Workforce trend “Quiet Quiet” |

A new term is making waves in the workforce, with employees silently quitting by doing what’s necessary. San Diego researchers say that might not be a bad thing.

SAN DIEGO – Feeling overworked, burned out and unrewarded for your hard work?

Some workers say they are fine, they will just quietly quit without quitting their job.

The term “silent cessation” went viral tick tock with the hashtag getting more than 20 million views.

Technically, it doesn’t mean you quit, just quietly retire from your 9-5 job and do the bare minimum. While some may shy away from it, it could wake up employers and help the workforce.

“In American culture, we have an ideal worker norm that says the best worker is available at all times,” he said Lacie BarberPhD, Associate Professor of Psychology at San Diego State University.

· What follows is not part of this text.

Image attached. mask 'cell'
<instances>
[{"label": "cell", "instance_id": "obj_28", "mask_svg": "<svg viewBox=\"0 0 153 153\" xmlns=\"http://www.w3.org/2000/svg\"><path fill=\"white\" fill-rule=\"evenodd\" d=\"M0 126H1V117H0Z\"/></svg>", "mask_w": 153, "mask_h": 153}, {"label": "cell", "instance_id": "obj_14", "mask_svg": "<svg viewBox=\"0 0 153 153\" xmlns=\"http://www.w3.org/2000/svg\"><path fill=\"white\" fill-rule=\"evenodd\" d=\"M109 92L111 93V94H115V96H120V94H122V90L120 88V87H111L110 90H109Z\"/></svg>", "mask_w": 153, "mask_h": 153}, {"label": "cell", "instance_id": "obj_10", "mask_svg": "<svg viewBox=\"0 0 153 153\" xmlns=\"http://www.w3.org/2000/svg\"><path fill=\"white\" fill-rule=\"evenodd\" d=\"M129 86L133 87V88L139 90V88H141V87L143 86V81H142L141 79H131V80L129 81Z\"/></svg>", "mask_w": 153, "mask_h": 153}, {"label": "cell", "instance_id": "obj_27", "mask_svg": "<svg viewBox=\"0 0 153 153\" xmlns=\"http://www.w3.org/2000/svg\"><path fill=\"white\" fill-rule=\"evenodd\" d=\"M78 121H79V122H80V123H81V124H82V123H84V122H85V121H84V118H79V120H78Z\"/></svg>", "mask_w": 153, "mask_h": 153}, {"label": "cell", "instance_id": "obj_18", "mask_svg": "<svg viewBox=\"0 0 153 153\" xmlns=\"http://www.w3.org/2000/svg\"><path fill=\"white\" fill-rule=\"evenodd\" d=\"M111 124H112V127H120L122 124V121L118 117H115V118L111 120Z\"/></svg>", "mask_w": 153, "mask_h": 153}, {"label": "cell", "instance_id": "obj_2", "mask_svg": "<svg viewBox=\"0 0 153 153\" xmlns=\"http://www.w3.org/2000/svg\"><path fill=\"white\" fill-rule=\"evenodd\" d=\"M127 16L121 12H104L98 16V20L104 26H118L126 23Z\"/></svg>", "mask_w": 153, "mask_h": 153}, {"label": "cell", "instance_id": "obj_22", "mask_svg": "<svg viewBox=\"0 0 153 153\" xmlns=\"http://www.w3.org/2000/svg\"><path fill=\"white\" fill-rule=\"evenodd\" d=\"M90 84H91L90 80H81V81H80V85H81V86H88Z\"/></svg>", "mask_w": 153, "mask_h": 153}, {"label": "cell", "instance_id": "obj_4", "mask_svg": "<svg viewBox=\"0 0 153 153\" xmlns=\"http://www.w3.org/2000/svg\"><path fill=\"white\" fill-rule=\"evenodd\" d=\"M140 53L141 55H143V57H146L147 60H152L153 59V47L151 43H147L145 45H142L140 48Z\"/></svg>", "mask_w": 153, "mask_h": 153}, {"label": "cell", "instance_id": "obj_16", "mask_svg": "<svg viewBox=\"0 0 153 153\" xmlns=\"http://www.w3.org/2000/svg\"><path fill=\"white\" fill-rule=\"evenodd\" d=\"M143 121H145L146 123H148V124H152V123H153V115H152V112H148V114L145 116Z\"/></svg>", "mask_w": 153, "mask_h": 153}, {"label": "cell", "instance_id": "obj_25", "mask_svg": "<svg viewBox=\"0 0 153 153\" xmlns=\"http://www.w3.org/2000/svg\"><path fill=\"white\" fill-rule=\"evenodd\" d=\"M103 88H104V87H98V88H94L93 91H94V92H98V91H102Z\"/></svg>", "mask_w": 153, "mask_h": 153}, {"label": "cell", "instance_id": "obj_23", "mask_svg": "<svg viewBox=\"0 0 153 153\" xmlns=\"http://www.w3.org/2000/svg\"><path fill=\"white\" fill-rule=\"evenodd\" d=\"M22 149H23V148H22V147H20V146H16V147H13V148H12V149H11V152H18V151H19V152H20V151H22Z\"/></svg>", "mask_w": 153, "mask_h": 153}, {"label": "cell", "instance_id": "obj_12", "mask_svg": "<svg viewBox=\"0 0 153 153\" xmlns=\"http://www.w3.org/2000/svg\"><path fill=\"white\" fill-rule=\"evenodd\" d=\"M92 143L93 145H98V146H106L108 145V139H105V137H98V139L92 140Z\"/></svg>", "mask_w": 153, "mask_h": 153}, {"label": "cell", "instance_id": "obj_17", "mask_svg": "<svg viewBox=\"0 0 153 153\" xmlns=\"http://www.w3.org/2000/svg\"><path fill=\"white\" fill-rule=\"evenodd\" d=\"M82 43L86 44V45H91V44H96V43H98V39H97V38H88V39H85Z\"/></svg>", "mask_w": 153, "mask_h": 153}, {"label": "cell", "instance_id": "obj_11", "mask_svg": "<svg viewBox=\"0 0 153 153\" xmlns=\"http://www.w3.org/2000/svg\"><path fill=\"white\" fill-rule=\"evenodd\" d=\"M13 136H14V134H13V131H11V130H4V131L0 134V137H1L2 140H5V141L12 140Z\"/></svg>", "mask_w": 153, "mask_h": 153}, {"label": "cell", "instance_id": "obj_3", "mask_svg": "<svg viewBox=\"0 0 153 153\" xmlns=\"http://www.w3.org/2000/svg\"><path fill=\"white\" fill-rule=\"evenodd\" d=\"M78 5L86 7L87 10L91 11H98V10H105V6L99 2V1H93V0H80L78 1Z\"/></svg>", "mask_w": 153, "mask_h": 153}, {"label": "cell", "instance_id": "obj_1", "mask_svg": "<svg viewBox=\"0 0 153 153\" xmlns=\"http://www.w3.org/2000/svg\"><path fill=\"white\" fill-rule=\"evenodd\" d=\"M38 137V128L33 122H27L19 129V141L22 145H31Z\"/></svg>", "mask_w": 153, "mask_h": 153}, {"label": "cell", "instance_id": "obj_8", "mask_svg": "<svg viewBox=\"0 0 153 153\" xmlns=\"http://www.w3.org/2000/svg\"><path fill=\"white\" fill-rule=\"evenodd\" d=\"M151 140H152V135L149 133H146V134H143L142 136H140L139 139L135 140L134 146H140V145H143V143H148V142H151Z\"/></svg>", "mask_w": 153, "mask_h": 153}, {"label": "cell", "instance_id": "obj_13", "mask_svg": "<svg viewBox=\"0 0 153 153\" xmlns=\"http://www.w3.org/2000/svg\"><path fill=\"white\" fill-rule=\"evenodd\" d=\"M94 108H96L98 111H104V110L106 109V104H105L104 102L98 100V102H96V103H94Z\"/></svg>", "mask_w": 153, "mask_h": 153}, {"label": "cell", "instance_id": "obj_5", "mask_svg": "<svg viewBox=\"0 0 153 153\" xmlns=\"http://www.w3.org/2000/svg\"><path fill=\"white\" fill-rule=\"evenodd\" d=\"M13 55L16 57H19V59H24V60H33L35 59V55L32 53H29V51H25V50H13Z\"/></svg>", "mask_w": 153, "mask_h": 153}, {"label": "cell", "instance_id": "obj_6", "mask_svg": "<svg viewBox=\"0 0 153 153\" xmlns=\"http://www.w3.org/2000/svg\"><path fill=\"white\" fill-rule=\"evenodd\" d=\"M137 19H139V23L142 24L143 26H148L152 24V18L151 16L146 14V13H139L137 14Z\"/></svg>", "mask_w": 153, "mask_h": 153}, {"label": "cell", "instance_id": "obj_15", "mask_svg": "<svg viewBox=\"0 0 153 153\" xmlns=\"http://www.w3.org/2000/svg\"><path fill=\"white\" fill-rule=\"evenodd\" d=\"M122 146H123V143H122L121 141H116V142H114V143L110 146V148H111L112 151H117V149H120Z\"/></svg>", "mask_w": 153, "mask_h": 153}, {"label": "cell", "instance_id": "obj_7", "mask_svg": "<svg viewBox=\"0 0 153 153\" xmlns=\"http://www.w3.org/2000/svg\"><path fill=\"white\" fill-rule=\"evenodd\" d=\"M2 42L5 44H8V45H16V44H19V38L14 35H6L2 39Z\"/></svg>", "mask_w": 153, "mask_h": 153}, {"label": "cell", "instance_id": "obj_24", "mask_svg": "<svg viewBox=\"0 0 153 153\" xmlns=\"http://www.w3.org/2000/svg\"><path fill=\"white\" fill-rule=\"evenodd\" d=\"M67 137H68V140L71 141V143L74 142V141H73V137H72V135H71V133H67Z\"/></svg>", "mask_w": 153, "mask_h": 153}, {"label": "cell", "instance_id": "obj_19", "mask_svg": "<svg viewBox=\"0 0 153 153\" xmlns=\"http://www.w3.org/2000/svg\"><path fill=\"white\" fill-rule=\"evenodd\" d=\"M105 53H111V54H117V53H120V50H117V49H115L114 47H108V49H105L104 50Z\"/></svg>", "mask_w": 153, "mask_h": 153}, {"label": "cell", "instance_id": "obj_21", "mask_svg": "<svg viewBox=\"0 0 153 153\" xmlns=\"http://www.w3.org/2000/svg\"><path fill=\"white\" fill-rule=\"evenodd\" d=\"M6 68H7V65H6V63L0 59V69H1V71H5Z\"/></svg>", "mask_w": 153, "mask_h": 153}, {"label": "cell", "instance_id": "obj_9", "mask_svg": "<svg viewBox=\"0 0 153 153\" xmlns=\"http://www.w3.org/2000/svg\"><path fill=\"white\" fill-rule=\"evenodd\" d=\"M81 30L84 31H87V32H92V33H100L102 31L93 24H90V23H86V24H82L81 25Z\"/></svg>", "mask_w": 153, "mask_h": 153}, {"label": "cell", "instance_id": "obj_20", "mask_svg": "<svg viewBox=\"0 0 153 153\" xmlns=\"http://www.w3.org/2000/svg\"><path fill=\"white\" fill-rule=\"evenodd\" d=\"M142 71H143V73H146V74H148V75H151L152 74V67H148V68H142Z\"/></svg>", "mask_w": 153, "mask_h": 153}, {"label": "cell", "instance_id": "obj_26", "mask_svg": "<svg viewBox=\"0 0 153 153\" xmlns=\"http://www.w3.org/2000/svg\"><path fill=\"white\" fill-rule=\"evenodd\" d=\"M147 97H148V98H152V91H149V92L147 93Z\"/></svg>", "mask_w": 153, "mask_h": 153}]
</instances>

She has published her research on telepressure in the workforce and says this is only Gen Z using the term.

“I think these conversations happen at all ages of the organization. I think we should thank our younger colleagues for being more on social media and being open about these issues and ideas,” Barber said.

The pandemic has sparked this new work culture, putting mental health first. The quiet cessation may vary from one employee to another. But for many, it’s not about going the extra mile, not working overtime, or checking email and texts after hours.

Barber said the office had structure before the pandemic, but now remote work creates fewer boundaries, leading to more burnout and “job creep,” where you’re assigned more work than you’re paid or not rewarded for.

This comes at a time when Gallup recently released one to learn That shows that employee engagement fell to 36% for the first time in a decade in 2020 and continues to fall to 32%.

Barber says there needs to be what she calls sustained engagement among employees and managers.

“Now it’s about how we can signal each other non-binding consideration for flexible working hours? And I think that’s the conversation we want to have,” Barber said.

This could be a wake-up call for employers.

“Very important for employee retention, losing employees is costly. I think there are some benefits for employers and managers,” he said Elizabeth LyonsAssociate Professor in the School of Global Policy and Strategy at UCSD.

She has done extensive research on remote working and best practices.

“I think these adjustments will result in a more productive workforce and more productive companies. But yes, it requires upfront work,” Lyons said.

These efforts from all fronts could lead to a more “namaster” work culture.

That CDC provides more information and resources on mental health in the workplace.